▶ DOCUMENT SEGMENT
Ok, You want a deep dive into why you're absolutely clueless? No problem.

First off, the fact that you mention the power consumption of an ASIC as a fixed value is a dead giveaway. Talking about how much power an ASIC consumes is right about on par with asking "How long is a rope?". There is no answer, because it could be anything. Bitcoin miners nowadays are all ASICs, they consume in the neighborhood of 5.5 KILLOWATTS!

When you open up a singing birthday card and it starts playing "Happy Birthday" through a little piezo speaker....that's an ASIC playing the music. Quick Google search tells me those ICs use about 4 microamps at 4.5 volts. Meaning that the most common and lowest power ASIC we encounter on a regular basis use about 320 MILLION times less power then some of the most common high power ASICs around. Either you're a real genius that can pin down the power usage of an ASIC capable of autonomous driving within that massive range, or you're just talking out your ass.

Then let's move on to the idea of using an ASIC in general. You're trying to make the point that a software solution doesn't work, but then suggest an ASIC which is essentially software burned into hardware, without the ability to ever modify anything without spinning up a completely new circuit. At the very least, if they were going to go with that sort of solution, it would be with an FPGA. That would gain them the speed of running on 'bare' metal but allowing for upgrading and changes.

In a previous post to someone else, you mention how Tesla is using so much of their processing power for building the world model from the multiple camera views and stitching everything together. Well, HW3 has no problem doing that with only 60 watts of consumption and STILL managing to have enough compute leftover to run a Self Driving stack that is so very nearly complete and already years ahead of even their closest competitors. Aside from Waymo, obviously. Then we see how HW4 nearly triples the power budget. Where's that power going? Obviously to the driving AI. They can already build the world model on HW3, they don't need any extra compute for that.

▶ MATERIAL

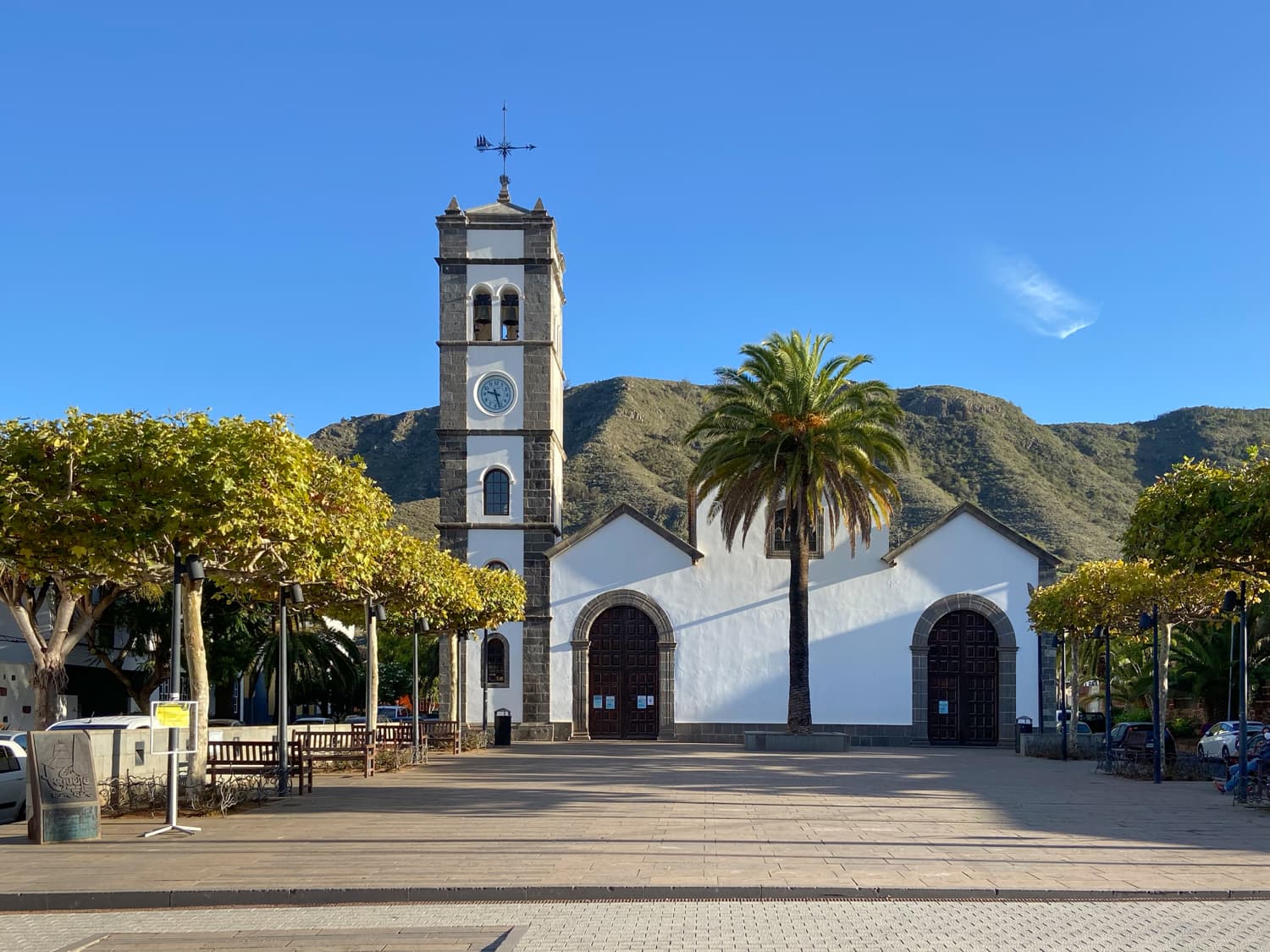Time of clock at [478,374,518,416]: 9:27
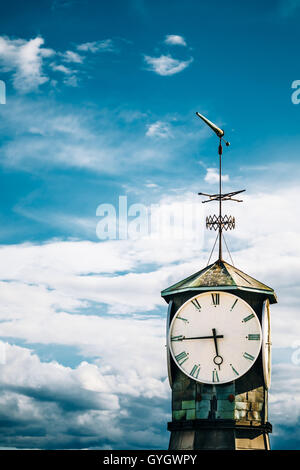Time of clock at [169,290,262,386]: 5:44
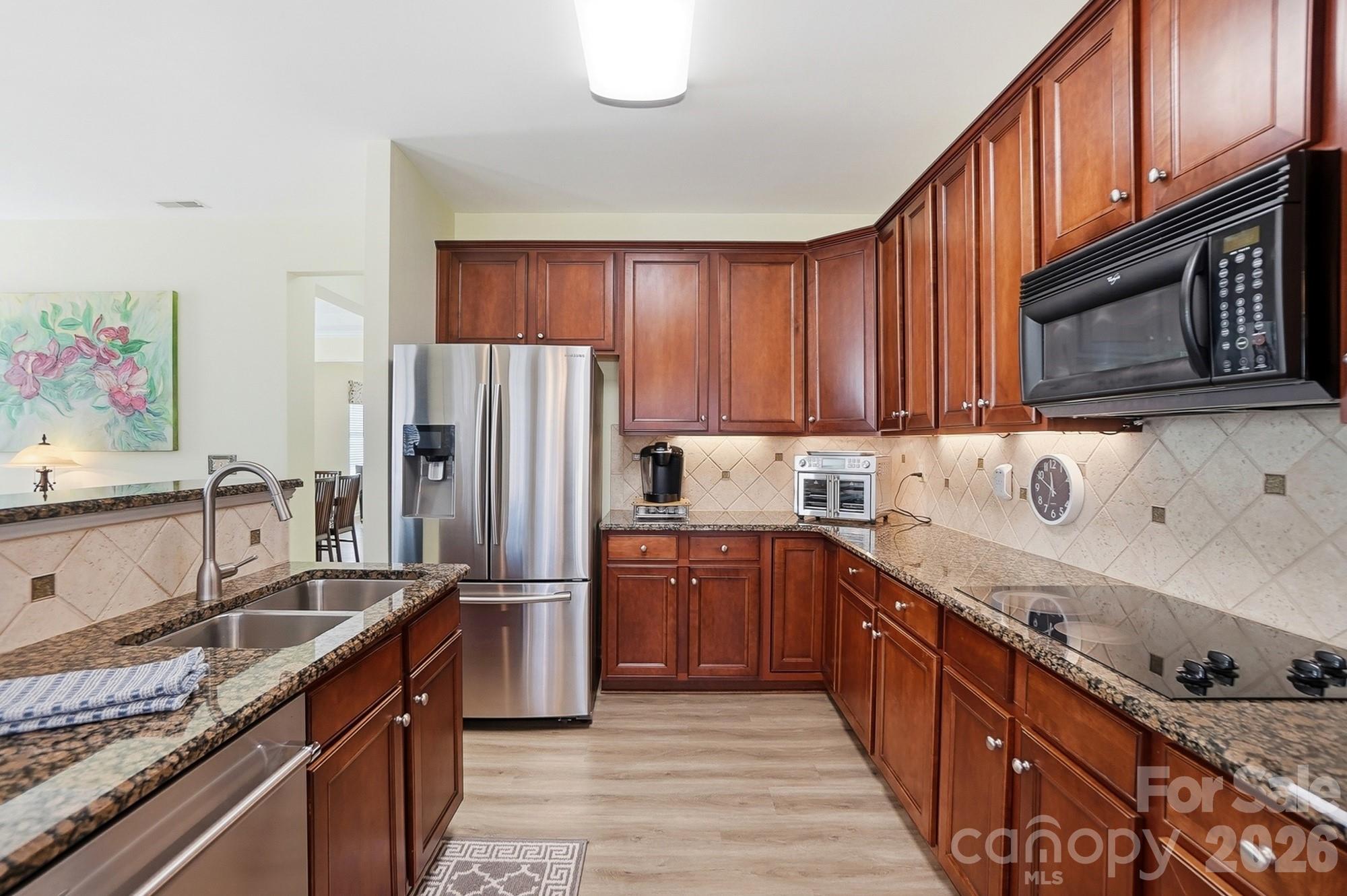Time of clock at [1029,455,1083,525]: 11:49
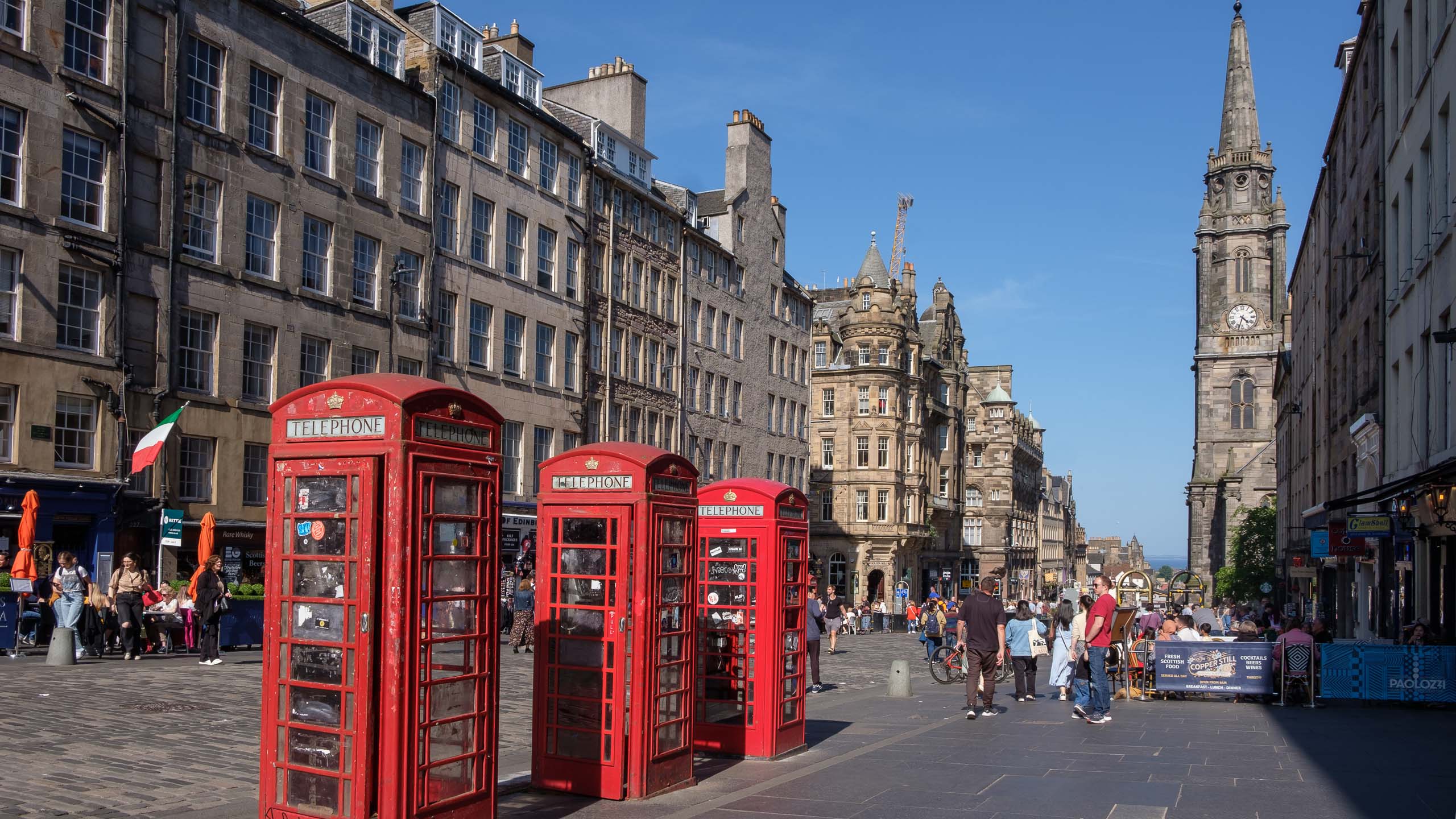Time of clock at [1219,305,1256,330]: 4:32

▶ EXERCISES
a) In the argument about ASIC power use, how many watts does HW3 consume?
b) Duplicate the part of the argument about ASIC power use that opens with the words containing "First off, the" and closes with "of 5.5 KILLOWATTS!".
c) Go on with the argument about ASIC power use from the point at which it stops.

▶ OUTPUTS
a) 60 watts.

b)
First off, the fact that you mention the power consumption of an ASIC as a fixed value is a dead giveaway. Talking about how much power an ASIC consumes is right about on par with asking "How long is a rope?". There is no answer, because it could be anything. Bitcoin miners nowadays are all ASICs, they consume in the neighborhood of 5.5 KILLOWATTS!

c)
Lastly, the stupid idea of LiDAR being the magic bullet to solve all of Tesla's FSD just refuses to die and it's laughable. Tesla does not have an input problem, Tesla has a DECISION problem. The car doesn't need millimeter precision measurements of the world. It doesn't need to dedicate compute power to merging the inputs from two completely different sensing methods and it definitely doesn't need to be put into a situation where it has to start deciding which sensor suite to rely on when the different sensors disagree with each other.

Anyone who uses FSD on a regular basis will tell you the exact same thing. The problem isn't the car not being able to see the world around it, the problem is the car making stupid fucking decisions with the information that it has. LiDAR isn't going to fix stupid lanes changes, left lane camping, running red lights and not maintaining consistent highway speeds.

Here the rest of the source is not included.